Ten years later, the translation of
House of the Sleeping Beauties
appeared and I saw that Kawabata had been as true to his vision of Asakusa as I had been to mine. Yumiko, or her daughter, was now in this strange house in Kamakura where old men found their youth again in sleeping girls, in firm, dormant flesh.

And, later still, one day in 1972, a quarter of a century after we had stood on the tower and thought of Yumiko, I saw his face flash onto the television screen. Noted author dead, a suicide.

I could not believe it. Dead, yes, but not a suicide. How could anyone who so loved life, and sex, and Asakusa, kill himself? No, it was an accident. The body had been found in the bathroom, the water running. He had been going to take a bath. He had used the gas hose as a support, pulled it loose, was overcome. This I wanted to believe. I could hear the water running, and I remembered the silver of the Sumida, the muddy bronze of the Sukiyabashi Canal.

But in time I too came to believe that his was a suicide. The kiss of death—not arsenic but gas—had been chosen. Naked, Kawabata had stepped into the water just as Yumiko had slipped into the boat and got away.

Shozo Kuroda

Old Mr. Kuroda—Shozo his nicely old-fashioned given name, a neighbor—blinks. Old men blink like babies, as though not yet used to their eyes. His eyes widen, contract, then blink, each sight as though astonishing. He stares at me, stunned.

I stare back. Old people are faintly disreputable.
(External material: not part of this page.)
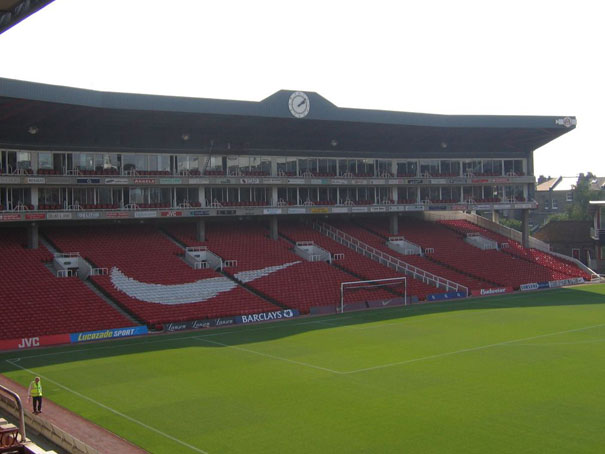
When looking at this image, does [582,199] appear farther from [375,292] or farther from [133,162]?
[133,162]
We may feel sorry for them but at the same time we condemn, as if being this old, lasting this long, were somehow a social fault, a breach of etiquette.

His daughter sighs and wipes his chin, as she would that of a small child. And what is it now? she asks, turning, hearing his yammering: Oh, I see. That's nice. Then she looks away. She is speaking to him as he must have spoken to her when she was very young.

Later, while he is lying down, taking his childlike afternoon nap, she says that he has no
darashi.
Strong words:
darashi ga nai.
I know perfectly well what it means, but am not sure what it specifies.

Let me look it up in the dictionary. There. Slovenly, untidy, sloppy, disheveled, unkempt, slipshod, etc.—a list of attributes ending with, oddly: a loose fish. What could that be? One always learns something about one's own language from the Japanese-English dictionary.

And we have no comparable phrase in the West, where sloppiness is considered less of a sin and can even be seen as attractive, a sign, in young people, of naturalness, spontaneity, freedom from conservative restraint.